Okay. New to sprinkler systems and I have a head that I found did not work. I bought a new sprinkler unit and just installed it. When powered it lifts but nothing comes out. In fact water fills up below the sprinkler. I am thinking it might be the incoming line but I would like a second opinion.

And super newbie so don't hesitate to mention something simple... I almost definitely would have over looked it.


----------



## DiabeticKripple (Apr 14, 2019)

If it's coming up, it has water pressure. Maybe check the head, I think some come with a cap you have to remove.


----------



## Cnfsdwhtguy (Apr 28, 2019)

Perfect. Now it sprays but still bubbling quite a bit from below... normal? Leak? It's on tight.


----------



## DiabeticKripple (Apr 14, 2019)

Most likely a leak. Can you pull the dirt back and turn it on to have a look?


----------



## SCGrassMan (Dec 17, 2017)

Probably a clogged screen or head. Determine if time or money is more important. 9/10 I'm just replacing the head.


----------



## Cnfsdwhtguy (Apr 28, 2019)

IT was leaking. The sprinkler mount was leaking. Replaced it. Now all is right with the world. Thanks guys!


----------



## SCGrassMan (Dec 17, 2017)

Cnfsdwhtguy said:


> IT was leaking. The sprinkler mount was leaking. Replaced it. Now all is right with the world. Thanks guys!

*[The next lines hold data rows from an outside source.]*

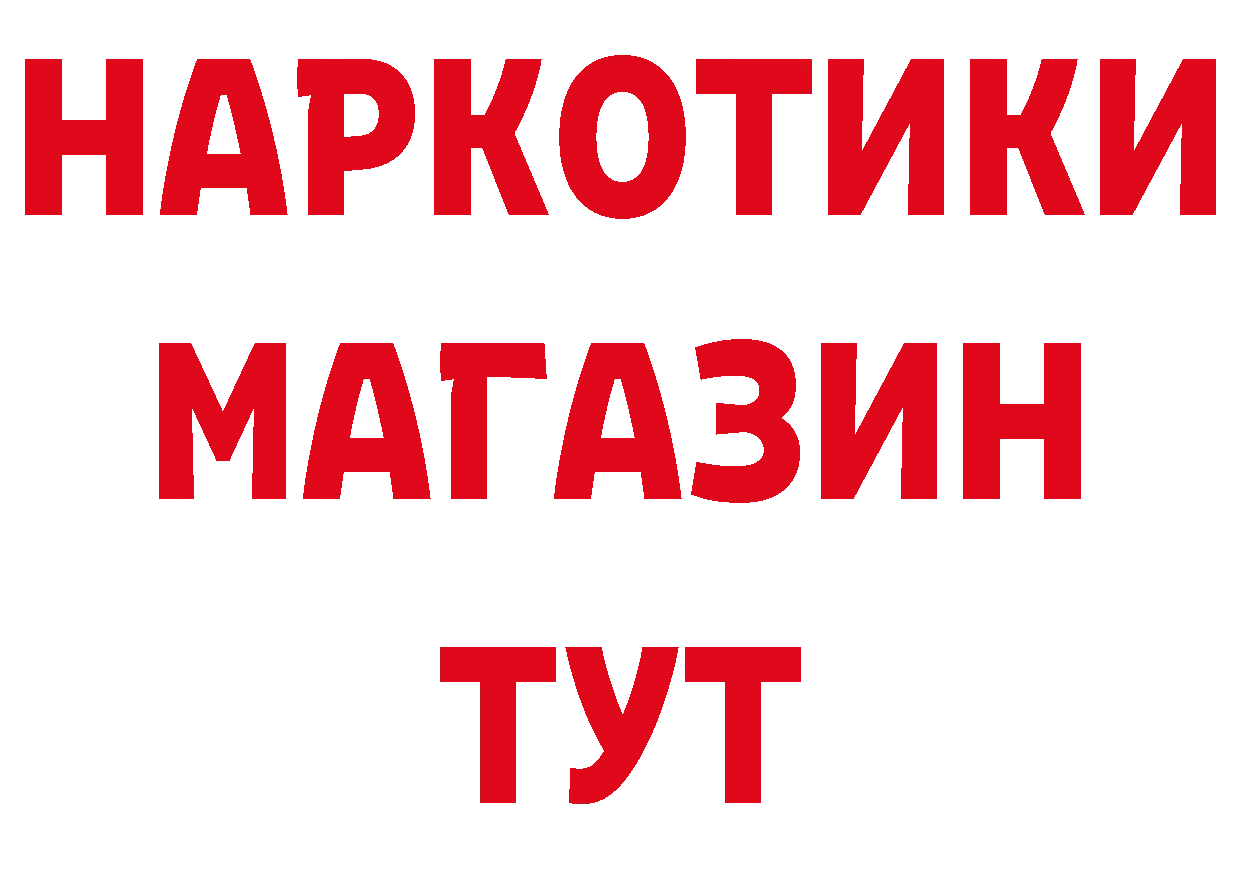 НАРКОТИКИ
МАГАЗИН
ТУТ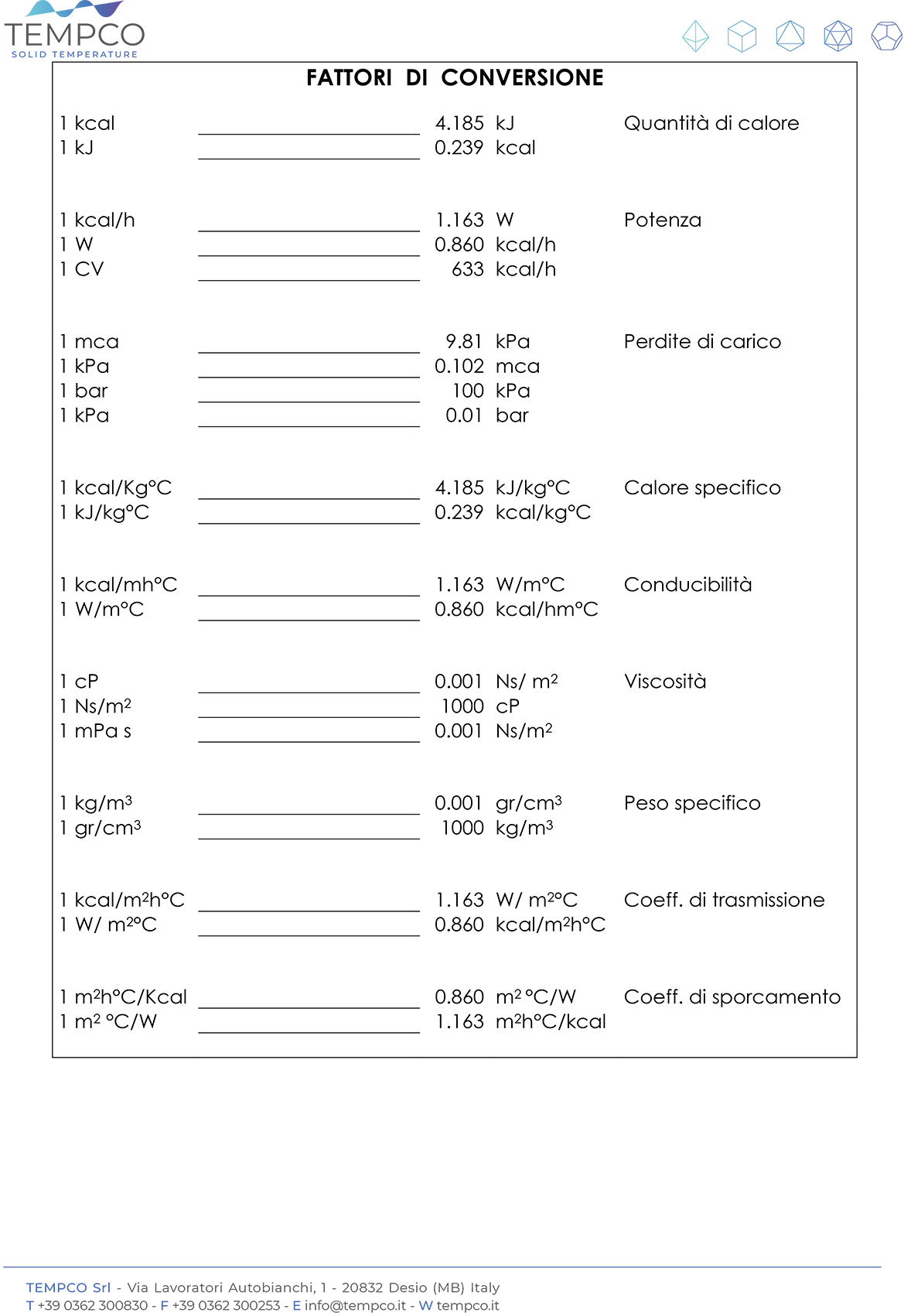 TEMPCO
SOLID TEMPERATURE

FATTORI DI CONVERSIONE

1 kcal ____ 4.185 kJ Quantità di calore
1 kJ ____ 0.239 kcal

1 kcal/h ____ 1.163 W Potenza
1 W ____ 0.860 kcal/h
1 CV ____ 633 kcal/h

1 mca ____ 9.81 kPa Perdite di carico
1 kPa ____ 0.102 mca
1 bar ____ 100 kPa
1 kPa ____ 0.01 bar

1 kcal/Kg°C ____ 4.185 kJ/kg°C Calore specifico
1 kJ/kg°C ____ 0.239 kcal/kg°C

1 kcal/mh°C ____ 1.163 W/m°C Conducibilità
1 W/m°C ____ 0.860 kcal/hm°C

1 cP ____ 0.001 Ns/ $m^2$ Viscosità
1 Ns/$m^2$ ____ 1000 cP
1 mPa s ____ 0.001 Ns/$m^2$

1 kg/$m^3$ ____ 0.001 gr/$cm^3$ Peso specifico
1 gr/$cm^3$ ____ 1000 kg/$m^3$

1 kcal/$m^2$h°C ____ 1.163 W/ $m^2$°C Coeff. di trasmissione
1 W/ $m^2$°C ____ 0.860 kcal/$m^2$h°C

1 $m^2$h°C/Kcal ____ 0.860 $m^2$ °C/W Coeff. di sporcamento
1 $m^2$ °C/W ____ 1.163 $m^2$h°C/kcal

TEMPCO Srl - Via Lavoratori Autobianchi, 1 - 20832 Desio (MB) Italy
T +39 0362 300830 - F +39 0362 300253 - E info@tempco.it - W tempco.it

No sweat! It's too cheap to unscrew and replace to mess with it.


----------



## datcope (Oct 29, 2018)

I am glad you got it fixed. FYI, I'm not sure what type of sprinkler you have, but if it was a 'sprayer', I have seen the same when the center screw is completely screwed down cutting off the spray (it will pop up due to the pressure).


----------